Johannes Dieterich aus Johannesburg

Unter einem guten Stern scheint Afrikas Friedensinitiative in der Ukraine nicht zu stehen. Das Sicherheitspersonal des südafrikanischen Präsidenten Cyril Ramaphosa sah sich auf dem Warschauer Flughafen über einen Tag lang im Flugzeug festgesetzt: Der Personenschutz des Leiters der afrikanischen Delegation habe nicht die erforderlichen Papiere für ihre Waffen vorgelegt, so die polnische Polizei.
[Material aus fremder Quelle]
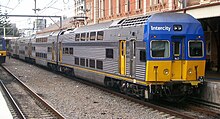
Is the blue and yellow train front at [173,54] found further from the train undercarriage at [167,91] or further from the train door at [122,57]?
the train door at [122,57]

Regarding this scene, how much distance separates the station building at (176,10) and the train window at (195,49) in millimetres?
1814

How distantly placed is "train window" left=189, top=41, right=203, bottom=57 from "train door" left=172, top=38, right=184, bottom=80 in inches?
13.2

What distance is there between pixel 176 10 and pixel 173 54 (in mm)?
4634

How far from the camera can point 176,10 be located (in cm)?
1719

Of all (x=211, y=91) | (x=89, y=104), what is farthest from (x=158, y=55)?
(x=89, y=104)

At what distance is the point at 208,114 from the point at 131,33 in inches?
162

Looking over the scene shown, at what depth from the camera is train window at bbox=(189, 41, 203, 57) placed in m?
13.4

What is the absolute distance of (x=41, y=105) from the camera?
14.4m

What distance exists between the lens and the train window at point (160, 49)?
1287 centimetres

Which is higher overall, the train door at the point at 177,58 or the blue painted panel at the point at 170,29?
the blue painted panel at the point at 170,29

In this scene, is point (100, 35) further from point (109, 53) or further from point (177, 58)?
point (177, 58)

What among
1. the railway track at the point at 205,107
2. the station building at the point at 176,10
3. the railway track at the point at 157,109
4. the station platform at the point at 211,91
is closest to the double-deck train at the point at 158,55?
the railway track at the point at 157,109

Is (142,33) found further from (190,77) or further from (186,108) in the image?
(186,108)

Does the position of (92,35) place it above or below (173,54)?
above
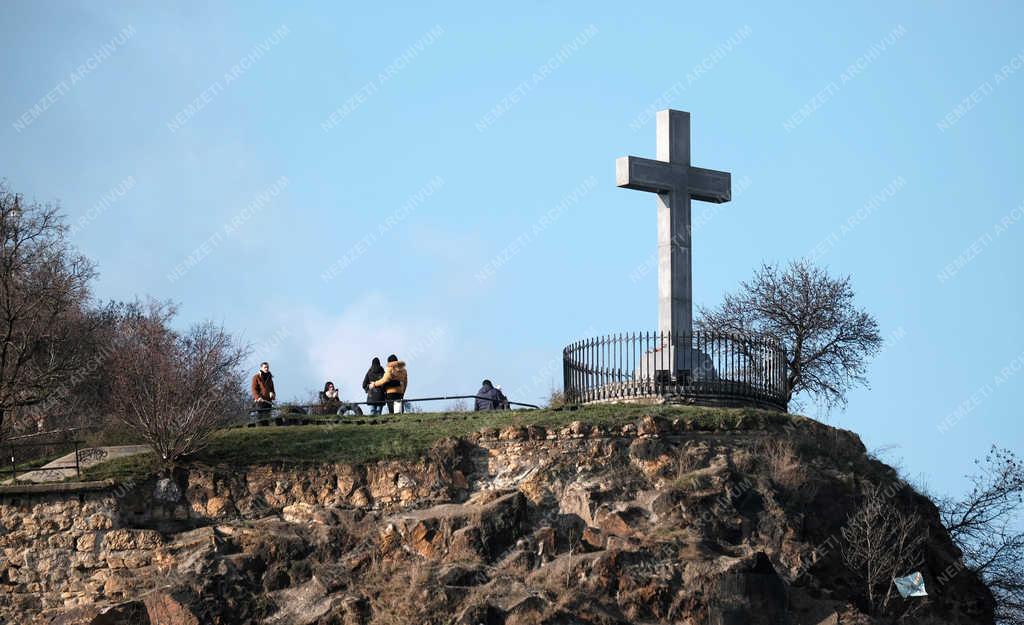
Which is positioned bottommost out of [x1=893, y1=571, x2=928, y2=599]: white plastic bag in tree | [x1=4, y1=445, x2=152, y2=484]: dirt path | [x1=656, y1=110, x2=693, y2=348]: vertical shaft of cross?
[x1=893, y1=571, x2=928, y2=599]: white plastic bag in tree

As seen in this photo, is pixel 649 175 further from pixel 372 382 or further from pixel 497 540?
pixel 497 540

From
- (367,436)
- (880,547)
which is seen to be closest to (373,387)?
(367,436)

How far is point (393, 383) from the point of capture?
113 ft

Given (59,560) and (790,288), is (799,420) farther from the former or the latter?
(59,560)

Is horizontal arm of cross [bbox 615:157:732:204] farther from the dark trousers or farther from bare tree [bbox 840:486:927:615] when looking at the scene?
bare tree [bbox 840:486:927:615]

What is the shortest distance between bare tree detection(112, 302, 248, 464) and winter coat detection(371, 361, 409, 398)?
2.92 m

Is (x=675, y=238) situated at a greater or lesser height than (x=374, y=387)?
greater

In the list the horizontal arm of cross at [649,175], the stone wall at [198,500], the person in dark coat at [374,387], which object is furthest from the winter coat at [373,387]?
the horizontal arm of cross at [649,175]

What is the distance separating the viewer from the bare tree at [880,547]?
1125 inches

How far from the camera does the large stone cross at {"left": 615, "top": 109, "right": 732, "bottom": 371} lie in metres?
34.3

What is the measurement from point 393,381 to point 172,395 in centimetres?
505

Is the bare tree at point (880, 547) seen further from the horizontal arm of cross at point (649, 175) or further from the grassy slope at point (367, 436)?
the horizontal arm of cross at point (649, 175)

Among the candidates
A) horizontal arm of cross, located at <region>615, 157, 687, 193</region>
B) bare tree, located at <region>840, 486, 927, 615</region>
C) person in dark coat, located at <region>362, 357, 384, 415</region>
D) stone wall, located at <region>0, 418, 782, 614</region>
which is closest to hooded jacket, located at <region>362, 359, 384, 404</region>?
person in dark coat, located at <region>362, 357, 384, 415</region>

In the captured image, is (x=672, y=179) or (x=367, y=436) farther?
(x=672, y=179)
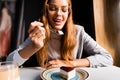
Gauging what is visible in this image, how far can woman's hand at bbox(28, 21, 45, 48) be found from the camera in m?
0.95

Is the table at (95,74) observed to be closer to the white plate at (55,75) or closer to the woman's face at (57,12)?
the white plate at (55,75)

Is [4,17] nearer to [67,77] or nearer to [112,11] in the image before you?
[112,11]

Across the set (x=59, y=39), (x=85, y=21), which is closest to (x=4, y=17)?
(x=85, y=21)

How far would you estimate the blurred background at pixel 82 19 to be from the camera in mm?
1979

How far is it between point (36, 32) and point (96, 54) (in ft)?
1.68

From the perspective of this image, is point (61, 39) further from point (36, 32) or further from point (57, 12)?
point (36, 32)

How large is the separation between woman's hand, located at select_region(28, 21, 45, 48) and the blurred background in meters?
1.04

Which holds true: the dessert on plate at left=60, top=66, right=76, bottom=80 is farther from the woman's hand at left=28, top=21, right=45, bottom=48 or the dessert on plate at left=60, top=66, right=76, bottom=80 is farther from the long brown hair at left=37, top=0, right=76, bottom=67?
the long brown hair at left=37, top=0, right=76, bottom=67

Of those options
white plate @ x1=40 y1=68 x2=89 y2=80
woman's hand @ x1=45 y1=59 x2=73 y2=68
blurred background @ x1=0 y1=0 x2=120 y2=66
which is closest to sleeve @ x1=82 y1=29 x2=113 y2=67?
woman's hand @ x1=45 y1=59 x2=73 y2=68

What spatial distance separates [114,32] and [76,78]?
130 centimetres

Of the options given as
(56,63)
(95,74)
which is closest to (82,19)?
(56,63)

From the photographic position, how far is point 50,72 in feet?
3.05

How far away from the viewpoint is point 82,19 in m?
2.05

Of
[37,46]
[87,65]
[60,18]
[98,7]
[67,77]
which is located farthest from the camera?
[98,7]
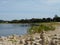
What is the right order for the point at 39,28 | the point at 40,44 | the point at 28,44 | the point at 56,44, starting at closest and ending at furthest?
the point at 56,44, the point at 40,44, the point at 28,44, the point at 39,28

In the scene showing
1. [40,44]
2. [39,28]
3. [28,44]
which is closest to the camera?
[40,44]

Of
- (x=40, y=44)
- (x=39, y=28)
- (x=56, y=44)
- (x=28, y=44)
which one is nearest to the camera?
(x=56, y=44)

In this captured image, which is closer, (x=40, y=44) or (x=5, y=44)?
(x=40, y=44)

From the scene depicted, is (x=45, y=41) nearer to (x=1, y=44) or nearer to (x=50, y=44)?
(x=50, y=44)

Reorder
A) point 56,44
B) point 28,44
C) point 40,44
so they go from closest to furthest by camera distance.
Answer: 1. point 56,44
2. point 40,44
3. point 28,44

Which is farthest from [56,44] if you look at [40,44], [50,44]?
[40,44]

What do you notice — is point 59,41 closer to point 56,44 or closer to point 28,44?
point 56,44

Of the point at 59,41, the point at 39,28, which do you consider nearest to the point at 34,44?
the point at 59,41

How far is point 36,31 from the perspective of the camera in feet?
72.5

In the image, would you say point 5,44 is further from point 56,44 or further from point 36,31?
point 36,31

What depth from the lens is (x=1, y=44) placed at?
11.8 metres

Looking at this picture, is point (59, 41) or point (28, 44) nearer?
point (59, 41)

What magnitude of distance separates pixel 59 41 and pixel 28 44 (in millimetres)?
1927

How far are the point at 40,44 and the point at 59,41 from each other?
3.01 feet
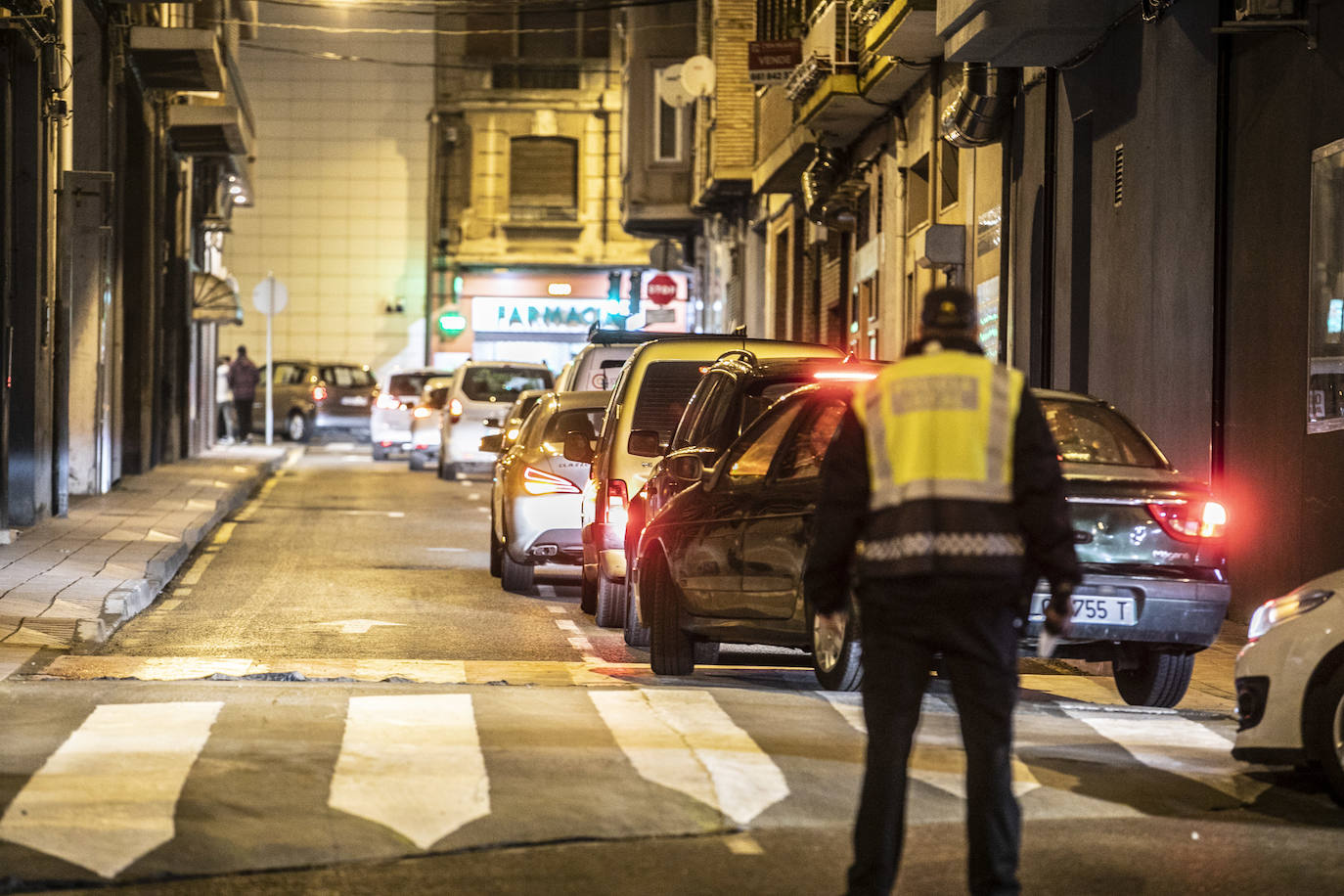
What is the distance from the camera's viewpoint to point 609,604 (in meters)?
13.3

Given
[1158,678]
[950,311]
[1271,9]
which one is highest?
[1271,9]

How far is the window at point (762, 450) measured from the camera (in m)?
9.56

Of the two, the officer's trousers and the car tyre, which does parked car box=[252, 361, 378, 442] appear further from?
the officer's trousers

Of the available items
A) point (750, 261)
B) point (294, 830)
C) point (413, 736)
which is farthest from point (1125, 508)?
point (750, 261)

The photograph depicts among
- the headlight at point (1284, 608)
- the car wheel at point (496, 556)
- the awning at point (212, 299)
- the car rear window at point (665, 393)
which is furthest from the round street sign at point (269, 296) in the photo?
the headlight at point (1284, 608)

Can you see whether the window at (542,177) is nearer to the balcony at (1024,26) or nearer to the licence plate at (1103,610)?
the balcony at (1024,26)

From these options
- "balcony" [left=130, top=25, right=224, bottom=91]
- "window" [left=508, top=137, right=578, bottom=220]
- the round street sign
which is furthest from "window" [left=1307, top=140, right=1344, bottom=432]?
"window" [left=508, top=137, right=578, bottom=220]

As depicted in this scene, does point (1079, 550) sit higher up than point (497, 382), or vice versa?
point (497, 382)

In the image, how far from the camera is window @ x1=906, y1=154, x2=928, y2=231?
79.7 feet

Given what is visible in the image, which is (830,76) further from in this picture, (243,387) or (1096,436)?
(243,387)

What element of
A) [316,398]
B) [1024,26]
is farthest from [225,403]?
[1024,26]

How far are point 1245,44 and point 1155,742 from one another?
6.89 m

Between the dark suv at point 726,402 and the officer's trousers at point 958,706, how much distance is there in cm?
433

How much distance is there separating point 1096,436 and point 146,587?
7.57m
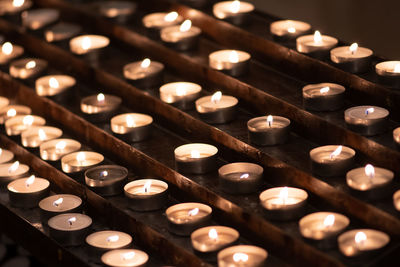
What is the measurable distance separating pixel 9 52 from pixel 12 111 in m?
0.51

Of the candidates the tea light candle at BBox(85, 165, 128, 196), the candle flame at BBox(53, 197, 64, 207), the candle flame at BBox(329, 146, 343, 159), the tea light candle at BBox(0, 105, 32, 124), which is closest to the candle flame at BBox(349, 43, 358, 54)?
the candle flame at BBox(329, 146, 343, 159)

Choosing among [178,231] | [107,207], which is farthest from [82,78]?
[178,231]

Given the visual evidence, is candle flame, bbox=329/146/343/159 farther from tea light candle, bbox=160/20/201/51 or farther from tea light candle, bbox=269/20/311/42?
tea light candle, bbox=160/20/201/51

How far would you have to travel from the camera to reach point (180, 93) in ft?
13.3

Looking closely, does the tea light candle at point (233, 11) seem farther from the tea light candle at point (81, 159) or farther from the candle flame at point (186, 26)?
the tea light candle at point (81, 159)

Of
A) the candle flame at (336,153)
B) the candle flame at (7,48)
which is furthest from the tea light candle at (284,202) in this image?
the candle flame at (7,48)

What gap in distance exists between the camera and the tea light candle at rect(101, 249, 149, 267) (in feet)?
10.9

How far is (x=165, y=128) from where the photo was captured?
162 inches

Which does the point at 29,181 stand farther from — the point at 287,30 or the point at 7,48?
the point at 287,30

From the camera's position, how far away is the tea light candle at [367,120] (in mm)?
3455

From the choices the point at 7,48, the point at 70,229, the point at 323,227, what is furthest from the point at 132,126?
the point at 7,48

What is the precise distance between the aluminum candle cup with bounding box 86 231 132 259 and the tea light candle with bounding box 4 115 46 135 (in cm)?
95

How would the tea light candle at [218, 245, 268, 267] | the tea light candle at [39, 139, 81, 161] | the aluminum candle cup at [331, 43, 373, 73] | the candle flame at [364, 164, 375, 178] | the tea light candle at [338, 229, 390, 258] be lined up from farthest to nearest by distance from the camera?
the tea light candle at [39, 139, 81, 161], the aluminum candle cup at [331, 43, 373, 73], the candle flame at [364, 164, 375, 178], the tea light candle at [218, 245, 268, 267], the tea light candle at [338, 229, 390, 258]

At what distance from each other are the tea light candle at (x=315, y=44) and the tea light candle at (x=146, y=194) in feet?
2.81
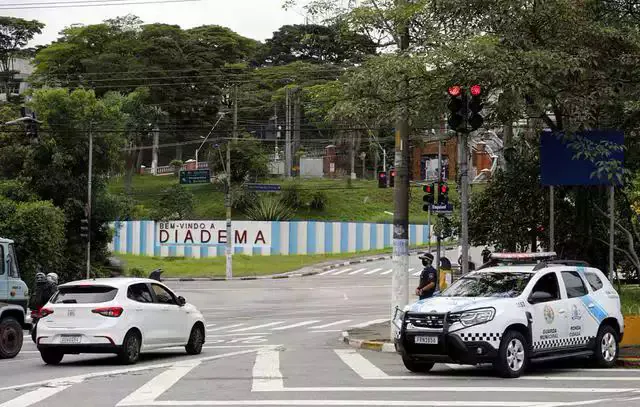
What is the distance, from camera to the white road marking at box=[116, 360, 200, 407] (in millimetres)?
11594

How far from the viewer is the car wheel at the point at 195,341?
1959cm


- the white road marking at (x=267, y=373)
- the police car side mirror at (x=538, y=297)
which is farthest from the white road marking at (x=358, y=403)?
the police car side mirror at (x=538, y=297)

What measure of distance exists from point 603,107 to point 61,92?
123 ft

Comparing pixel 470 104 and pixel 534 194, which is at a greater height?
pixel 470 104

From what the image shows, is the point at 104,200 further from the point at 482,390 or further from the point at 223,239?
the point at 482,390

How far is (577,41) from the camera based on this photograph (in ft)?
62.0

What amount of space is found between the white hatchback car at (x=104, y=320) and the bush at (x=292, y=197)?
64561 millimetres

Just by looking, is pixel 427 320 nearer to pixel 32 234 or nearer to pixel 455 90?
pixel 455 90

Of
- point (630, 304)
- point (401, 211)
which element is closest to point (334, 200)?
point (401, 211)

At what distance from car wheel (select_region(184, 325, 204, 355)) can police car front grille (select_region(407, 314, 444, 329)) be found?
251 inches

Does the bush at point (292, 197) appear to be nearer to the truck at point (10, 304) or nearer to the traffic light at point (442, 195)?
the traffic light at point (442, 195)

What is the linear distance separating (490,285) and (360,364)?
9.67ft

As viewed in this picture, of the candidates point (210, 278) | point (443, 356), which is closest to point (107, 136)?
point (210, 278)

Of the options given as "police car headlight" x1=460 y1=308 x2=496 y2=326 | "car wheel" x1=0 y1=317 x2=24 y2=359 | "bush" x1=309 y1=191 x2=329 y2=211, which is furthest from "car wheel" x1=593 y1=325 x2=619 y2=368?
"bush" x1=309 y1=191 x2=329 y2=211
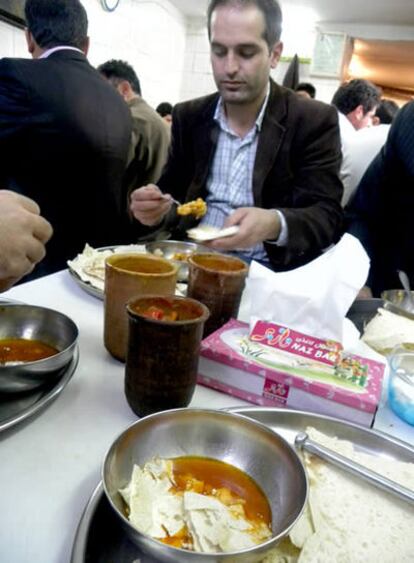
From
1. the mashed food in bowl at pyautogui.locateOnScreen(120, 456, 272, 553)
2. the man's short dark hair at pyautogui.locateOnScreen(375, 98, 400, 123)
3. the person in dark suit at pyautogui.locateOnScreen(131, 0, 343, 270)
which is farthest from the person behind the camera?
the man's short dark hair at pyautogui.locateOnScreen(375, 98, 400, 123)

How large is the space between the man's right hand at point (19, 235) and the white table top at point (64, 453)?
20 centimetres

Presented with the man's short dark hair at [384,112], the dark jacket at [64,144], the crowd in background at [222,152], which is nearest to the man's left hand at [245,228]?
the crowd in background at [222,152]

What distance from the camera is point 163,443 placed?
52 cm

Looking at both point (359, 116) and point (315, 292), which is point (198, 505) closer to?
point (315, 292)

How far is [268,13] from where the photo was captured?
1.49 meters

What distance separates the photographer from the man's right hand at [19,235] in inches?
25.6

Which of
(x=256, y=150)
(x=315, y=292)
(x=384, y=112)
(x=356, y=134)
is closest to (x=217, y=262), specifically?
(x=315, y=292)

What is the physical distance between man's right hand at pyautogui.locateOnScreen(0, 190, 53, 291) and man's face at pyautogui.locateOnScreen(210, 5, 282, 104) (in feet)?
3.62

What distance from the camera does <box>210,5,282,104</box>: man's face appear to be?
1459mm

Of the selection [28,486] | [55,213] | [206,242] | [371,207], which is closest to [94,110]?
[55,213]

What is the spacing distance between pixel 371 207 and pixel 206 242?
92 cm

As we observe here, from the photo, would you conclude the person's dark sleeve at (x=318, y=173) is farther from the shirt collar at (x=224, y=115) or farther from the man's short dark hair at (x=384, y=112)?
the man's short dark hair at (x=384, y=112)

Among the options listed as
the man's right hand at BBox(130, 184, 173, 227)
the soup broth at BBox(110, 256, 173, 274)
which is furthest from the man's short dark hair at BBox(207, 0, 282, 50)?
the soup broth at BBox(110, 256, 173, 274)

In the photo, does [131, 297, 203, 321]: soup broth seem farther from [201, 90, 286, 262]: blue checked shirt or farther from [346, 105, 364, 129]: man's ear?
[346, 105, 364, 129]: man's ear
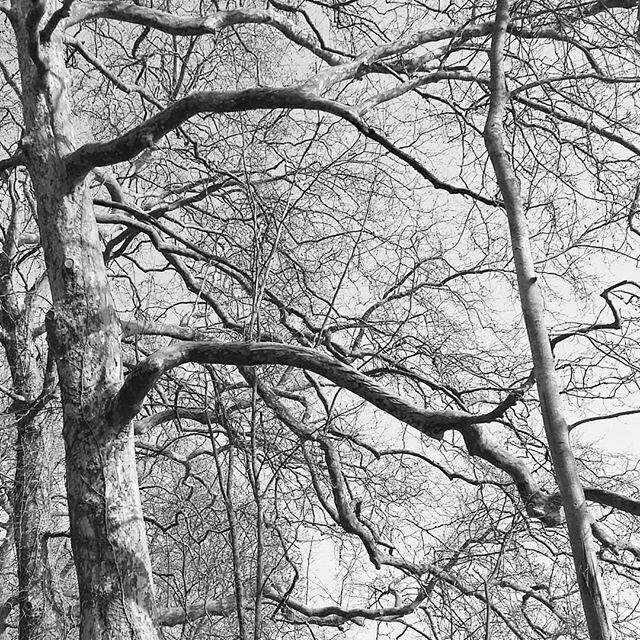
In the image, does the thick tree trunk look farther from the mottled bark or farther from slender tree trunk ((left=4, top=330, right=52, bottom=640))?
slender tree trunk ((left=4, top=330, right=52, bottom=640))

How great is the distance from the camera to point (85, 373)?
500cm

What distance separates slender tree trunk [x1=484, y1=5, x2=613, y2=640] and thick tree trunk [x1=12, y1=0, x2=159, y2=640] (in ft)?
8.92

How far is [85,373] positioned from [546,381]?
3.08 metres

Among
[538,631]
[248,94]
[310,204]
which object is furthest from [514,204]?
[310,204]

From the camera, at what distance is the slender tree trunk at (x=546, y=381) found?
2.50 m

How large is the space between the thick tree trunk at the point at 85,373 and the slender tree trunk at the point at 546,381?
272cm

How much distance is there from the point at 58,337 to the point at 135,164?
3.96 m

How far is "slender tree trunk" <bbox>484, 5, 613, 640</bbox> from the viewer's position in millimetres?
2504

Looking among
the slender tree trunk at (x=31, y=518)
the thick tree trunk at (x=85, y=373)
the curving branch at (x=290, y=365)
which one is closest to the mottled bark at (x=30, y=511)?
the slender tree trunk at (x=31, y=518)

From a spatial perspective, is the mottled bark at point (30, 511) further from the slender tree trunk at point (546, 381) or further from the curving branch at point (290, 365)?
the slender tree trunk at point (546, 381)

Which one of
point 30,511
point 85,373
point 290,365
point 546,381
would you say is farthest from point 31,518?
point 546,381

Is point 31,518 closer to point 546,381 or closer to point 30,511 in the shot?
point 30,511

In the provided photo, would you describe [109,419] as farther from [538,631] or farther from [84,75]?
[84,75]

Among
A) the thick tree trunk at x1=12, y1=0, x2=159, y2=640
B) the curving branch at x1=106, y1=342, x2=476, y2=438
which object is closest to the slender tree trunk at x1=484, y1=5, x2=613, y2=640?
the curving branch at x1=106, y1=342, x2=476, y2=438
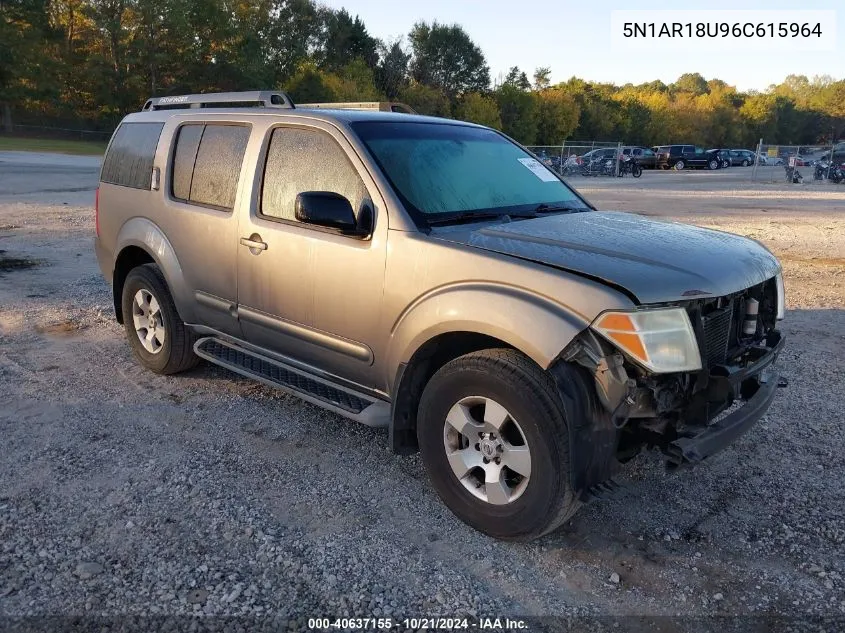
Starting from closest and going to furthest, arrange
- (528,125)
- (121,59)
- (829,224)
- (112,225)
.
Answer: (112,225) < (829,224) < (121,59) < (528,125)

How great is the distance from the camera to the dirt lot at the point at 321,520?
2.85 meters

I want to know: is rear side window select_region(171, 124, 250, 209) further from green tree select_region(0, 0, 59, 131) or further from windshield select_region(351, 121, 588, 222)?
green tree select_region(0, 0, 59, 131)

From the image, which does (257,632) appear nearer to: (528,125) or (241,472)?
(241,472)

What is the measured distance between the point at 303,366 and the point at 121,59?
52.4m

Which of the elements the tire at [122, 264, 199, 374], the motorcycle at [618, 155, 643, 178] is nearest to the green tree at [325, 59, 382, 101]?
the motorcycle at [618, 155, 643, 178]

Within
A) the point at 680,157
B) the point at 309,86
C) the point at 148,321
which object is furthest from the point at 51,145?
the point at 148,321

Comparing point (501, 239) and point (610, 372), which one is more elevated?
point (501, 239)

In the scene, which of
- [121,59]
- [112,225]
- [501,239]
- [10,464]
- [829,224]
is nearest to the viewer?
[501,239]

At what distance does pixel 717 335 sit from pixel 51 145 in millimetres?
48106

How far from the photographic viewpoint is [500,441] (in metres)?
3.14

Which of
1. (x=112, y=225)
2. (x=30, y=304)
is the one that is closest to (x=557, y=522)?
(x=112, y=225)

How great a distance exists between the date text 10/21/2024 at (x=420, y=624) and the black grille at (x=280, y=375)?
1.20 m

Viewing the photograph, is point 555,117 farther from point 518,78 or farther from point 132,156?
point 132,156

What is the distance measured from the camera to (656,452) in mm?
3086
Kurz vor der Reise hatten vier der sieben afrikanischen Staatschefs ihre Teilnahme gleich wieder abgesagt: Ugandas Präsident Yoweri Museveni wegen einer Covid-Erkrankung, Ägyptens Abdel Fattah al-Sisi ohne Nennung von Gründen, den Präsidenten der Republik Kongo und der Komoren, Denis Sassou-Nguesso und Azali Assoumani, muss die Mission dann doch zu gefährlich vorgekommen sein. Die verbliebenen drei Präsidenten – außer Ramaphosa die Staatschefs von Senegal und Sambia, Macky Sall und Hakainde Hichilema – wurden bei ihrer Ankunft am Freitag in Kiew von Sirenengeheul begrüßt: Russland feuerte zwölf Raketen auf die ukrainische Hauptstadt ab – die afrikanischen Gäste mussten in den Luftschutzkeller eines Hotels abtauchen.

Zweiter Halt Sankt Petersburg

Ob der Raketenbeschuss aus Versehen oder mit Absicht zustande kam, wird die Friedensdelegation frühestens am Samstag erfahren: Wenn sie nach ihrem Besuch in Kiew am Samstag zum Gespräch mit dem russischen Präsidenten Wladimir Putin nach Sankt Petersburg reist – falls ihr Unternehmen ab jetzt unter einem besseren Stern steht.

Schon im Vorfeld war die afrikanische Friedensmission auf Kritik und sogar Spott gestoßen – nicht zuletzt wegen ihres umstrittenen Zeitpunkts. Vor wenigen Tagen starteten die ukrainischen Streitkräfte ihre Sommeroffensive: Ein denkbar schlechter Zeitpunkt, um über Frieden zu reden. Auch Ramaphosas Eignung als Missionsleiter wurde infrage gestellt: Seine Regierung rückte wegen ihrer engen Beziehungen zu Putins Russland ins Kreuzfeuer der Kritik.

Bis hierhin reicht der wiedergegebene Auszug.